No ranking das doenças não transmissíveis mais prevalentes no globo, as que afetam a cavidade oral ocupam o primeiro lugar, de acordo com a Organização Mundial da Saúde (OMS). São ao menos 3,58 bilhões de pessoas com algum tipo de problema na boca. Um dos mais graves é a periodontite, processo inflamatório que afeta os tecidos de suporte dos dentes e é causado por bactérias que aderem e crescem na superfície dentária.
Em consequência, o sistema imunológico deflagra uma resposta bastante agressiva. O resultado é a perda progressiva de ossos e da dentição. A estimativa é de que 35% da população mundial tenha a forma moderada da doença, e 11%, a severa.
Os malefícios da periodontite não se encerram na boca. Enquanto especialistas já conheciam a associação entre ela e o diabetes, além da doença coronariana, pesquisas recentes têm encontrado relação do processo inflamatório com numerosas condições, incluindo artrite reumatoide, resistência à insulina, Alzheimer, alguns tipos de câncer, males respiratórios e disfunção erétil, entre outros.
Embora os mecanismos por trás do papel desempenhado pela periodontite nessas doenças ainda não tenham sido completamente esclarecidos, há um corpo crescente de estudos na literatura médica que procuram desvendá-los. Um deles, publicado neste ano no Journal of Periodontology por pesquisadores da Universidade de Hong Kong, avaliou a ficha médica de 488 pessoas atendidas no Hospital Dental Príncipe Philip, na ilha, que apresentavam algum grau de periodontite.

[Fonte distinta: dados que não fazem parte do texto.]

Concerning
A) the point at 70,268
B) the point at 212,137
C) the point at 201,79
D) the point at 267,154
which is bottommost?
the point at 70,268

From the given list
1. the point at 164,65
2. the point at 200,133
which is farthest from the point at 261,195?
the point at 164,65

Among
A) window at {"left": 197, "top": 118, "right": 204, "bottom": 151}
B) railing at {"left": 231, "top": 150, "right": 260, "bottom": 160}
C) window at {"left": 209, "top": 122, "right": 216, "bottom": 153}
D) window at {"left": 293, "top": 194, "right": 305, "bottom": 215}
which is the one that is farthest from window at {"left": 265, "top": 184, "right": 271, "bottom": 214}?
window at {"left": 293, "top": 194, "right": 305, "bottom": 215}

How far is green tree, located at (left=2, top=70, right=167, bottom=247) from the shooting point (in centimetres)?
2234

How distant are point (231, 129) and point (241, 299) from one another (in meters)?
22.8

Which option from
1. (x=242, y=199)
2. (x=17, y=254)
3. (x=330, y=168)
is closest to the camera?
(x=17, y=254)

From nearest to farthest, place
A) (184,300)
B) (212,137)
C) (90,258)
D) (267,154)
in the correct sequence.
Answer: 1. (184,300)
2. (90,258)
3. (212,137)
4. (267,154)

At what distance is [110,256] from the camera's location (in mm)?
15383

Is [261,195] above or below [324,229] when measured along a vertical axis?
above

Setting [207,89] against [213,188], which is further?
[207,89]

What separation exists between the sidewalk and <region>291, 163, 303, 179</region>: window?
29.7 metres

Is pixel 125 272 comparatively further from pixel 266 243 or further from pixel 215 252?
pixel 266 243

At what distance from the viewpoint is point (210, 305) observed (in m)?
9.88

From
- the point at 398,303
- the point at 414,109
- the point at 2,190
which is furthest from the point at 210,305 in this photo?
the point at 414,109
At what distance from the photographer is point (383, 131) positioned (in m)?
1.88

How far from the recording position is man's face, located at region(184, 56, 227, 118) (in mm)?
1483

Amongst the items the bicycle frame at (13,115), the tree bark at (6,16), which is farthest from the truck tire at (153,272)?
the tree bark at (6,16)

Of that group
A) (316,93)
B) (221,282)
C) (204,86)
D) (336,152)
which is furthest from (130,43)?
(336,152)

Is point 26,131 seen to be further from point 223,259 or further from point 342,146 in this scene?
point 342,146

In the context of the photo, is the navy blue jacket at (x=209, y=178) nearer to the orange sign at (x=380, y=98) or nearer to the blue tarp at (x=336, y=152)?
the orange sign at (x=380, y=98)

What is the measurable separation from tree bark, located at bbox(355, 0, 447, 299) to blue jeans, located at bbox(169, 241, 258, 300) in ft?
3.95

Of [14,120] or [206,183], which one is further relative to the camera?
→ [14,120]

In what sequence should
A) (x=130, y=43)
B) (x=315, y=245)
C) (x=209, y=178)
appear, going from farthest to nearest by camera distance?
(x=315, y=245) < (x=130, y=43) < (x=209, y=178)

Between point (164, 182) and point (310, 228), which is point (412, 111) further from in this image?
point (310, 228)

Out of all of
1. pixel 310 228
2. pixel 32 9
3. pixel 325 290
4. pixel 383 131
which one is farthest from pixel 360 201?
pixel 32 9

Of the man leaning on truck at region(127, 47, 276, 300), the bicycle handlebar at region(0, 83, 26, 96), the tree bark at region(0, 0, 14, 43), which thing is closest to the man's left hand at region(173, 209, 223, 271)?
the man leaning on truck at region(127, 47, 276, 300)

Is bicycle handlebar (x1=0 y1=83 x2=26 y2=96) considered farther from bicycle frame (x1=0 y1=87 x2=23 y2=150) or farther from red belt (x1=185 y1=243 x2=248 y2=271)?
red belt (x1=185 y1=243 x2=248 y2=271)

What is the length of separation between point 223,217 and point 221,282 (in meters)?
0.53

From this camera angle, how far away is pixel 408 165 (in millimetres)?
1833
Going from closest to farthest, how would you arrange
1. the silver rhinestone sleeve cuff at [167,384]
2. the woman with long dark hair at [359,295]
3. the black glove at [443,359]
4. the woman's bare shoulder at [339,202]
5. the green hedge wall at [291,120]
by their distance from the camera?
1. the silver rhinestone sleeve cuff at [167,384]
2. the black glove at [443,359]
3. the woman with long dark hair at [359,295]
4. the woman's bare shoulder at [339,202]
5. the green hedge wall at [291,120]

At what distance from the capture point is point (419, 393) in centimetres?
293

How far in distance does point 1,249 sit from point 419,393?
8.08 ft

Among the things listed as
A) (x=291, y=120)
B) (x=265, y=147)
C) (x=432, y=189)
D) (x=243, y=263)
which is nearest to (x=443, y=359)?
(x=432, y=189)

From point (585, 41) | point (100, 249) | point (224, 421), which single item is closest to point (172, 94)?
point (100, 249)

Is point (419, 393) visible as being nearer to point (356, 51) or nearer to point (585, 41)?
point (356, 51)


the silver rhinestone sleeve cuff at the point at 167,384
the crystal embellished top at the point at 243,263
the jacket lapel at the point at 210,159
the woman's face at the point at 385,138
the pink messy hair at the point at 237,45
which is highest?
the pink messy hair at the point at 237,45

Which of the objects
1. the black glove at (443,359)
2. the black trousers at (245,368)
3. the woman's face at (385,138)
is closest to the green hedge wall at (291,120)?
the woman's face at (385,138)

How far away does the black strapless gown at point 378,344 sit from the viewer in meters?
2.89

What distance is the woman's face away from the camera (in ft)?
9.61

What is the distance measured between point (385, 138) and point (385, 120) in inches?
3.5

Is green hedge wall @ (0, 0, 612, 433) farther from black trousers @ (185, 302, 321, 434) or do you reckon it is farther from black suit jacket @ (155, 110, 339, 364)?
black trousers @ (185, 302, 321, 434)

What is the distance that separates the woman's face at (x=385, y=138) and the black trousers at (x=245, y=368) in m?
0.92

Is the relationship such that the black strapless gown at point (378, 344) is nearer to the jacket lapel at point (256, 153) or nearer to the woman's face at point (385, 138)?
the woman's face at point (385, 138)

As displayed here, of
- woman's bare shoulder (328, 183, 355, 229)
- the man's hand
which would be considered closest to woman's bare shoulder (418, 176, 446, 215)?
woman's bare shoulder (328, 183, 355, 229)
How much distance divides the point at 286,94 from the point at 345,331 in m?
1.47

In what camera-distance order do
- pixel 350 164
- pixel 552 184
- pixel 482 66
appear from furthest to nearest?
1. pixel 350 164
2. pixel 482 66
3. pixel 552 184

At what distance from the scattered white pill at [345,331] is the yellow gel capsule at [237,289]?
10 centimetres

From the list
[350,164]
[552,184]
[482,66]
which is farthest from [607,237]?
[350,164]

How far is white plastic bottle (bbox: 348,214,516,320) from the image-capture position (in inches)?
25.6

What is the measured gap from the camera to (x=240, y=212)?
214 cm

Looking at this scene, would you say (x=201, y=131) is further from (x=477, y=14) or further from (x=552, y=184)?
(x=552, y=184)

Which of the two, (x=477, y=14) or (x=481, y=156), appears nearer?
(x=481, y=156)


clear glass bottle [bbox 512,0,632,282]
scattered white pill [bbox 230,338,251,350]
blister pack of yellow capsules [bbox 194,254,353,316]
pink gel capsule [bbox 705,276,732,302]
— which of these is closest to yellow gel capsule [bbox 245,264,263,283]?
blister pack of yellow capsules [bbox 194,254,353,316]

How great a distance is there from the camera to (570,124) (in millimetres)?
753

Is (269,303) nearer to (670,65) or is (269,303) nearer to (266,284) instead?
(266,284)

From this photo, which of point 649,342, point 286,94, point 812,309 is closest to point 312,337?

Dezoito anos depois, aquelas com a infecção mais severa tiveram maior risco de desenvolver oito comorbidades — das quais estavam livres quando foram pela primeira vez à clínica odontológica —, comparadas às com a forma leve da infecção. Diabetes, doenças cardiovasculares, obstrução pulmonar crônica, derrame, câncer, prejuízo cognitivo, hipertensão e dislipidemia (colesterol elevado ou gorduras no sangue) foram mais prevalentes nos pacientes com pior grau de periodontite.
“Dentro das limitações desse estudo de corte de 18 anos, nossas descobertas fornecem a primeira evidência de que a doença periodontal, até certo ponto, reflete a suscetibilidade do paciente ao aparecimento de comorbidades sistêmicas comuns”, observaram os autores, no artigo.
Por ora, a maioria das pesquisas nessa área é epidemiológica e observacional; ou seja, não estabelece uma relação de causa e efeito. Contudo, especialistas acreditam que tanto os micróbios excessivos na boca quanto o processo inflamatório estejam associados aos efeitos sistêmicos verificados em estudos recentes.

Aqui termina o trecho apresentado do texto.